━━ Data supplied

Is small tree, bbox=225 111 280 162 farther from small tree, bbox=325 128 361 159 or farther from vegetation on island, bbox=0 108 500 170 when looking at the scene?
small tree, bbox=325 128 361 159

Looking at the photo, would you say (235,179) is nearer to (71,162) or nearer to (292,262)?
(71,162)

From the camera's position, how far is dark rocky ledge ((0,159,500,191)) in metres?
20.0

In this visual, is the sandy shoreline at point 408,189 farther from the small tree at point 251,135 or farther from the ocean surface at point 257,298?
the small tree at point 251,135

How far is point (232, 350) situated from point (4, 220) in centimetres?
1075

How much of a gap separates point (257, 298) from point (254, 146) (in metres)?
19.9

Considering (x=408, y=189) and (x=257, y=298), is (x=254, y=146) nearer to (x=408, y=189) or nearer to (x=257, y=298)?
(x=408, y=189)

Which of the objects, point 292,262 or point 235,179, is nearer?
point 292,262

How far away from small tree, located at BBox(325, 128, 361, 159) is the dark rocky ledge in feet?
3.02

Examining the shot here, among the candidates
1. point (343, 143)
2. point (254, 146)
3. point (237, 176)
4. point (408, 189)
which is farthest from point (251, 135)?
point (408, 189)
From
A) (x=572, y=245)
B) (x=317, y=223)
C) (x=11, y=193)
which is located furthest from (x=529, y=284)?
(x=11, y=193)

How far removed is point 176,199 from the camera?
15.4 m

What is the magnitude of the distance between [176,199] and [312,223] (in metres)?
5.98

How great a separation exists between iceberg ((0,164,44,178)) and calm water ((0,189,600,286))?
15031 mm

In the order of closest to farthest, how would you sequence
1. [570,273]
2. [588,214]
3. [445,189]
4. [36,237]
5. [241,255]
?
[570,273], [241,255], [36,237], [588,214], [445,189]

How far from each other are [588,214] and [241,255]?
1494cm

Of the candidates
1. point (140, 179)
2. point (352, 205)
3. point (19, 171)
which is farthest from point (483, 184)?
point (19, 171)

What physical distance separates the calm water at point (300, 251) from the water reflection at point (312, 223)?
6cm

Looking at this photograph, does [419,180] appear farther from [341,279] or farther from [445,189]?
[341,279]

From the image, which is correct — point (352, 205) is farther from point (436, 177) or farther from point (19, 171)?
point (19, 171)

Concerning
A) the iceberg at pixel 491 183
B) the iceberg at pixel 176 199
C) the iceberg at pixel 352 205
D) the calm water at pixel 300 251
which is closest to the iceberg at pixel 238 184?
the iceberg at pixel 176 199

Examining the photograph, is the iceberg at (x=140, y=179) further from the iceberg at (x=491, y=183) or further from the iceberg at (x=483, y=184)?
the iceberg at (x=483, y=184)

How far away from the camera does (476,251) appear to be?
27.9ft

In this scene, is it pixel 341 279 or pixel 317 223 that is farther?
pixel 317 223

━━━━

▶ Exercise goal
Please rewrite the stretch from the line containing "In this scene, is" through the end of the items, replacing "farther" with "more distant" and leaving everything else unchanged.

▶ Output
In this scene, is it pixel 341 279 or pixel 317 223 that is more distant?
pixel 317 223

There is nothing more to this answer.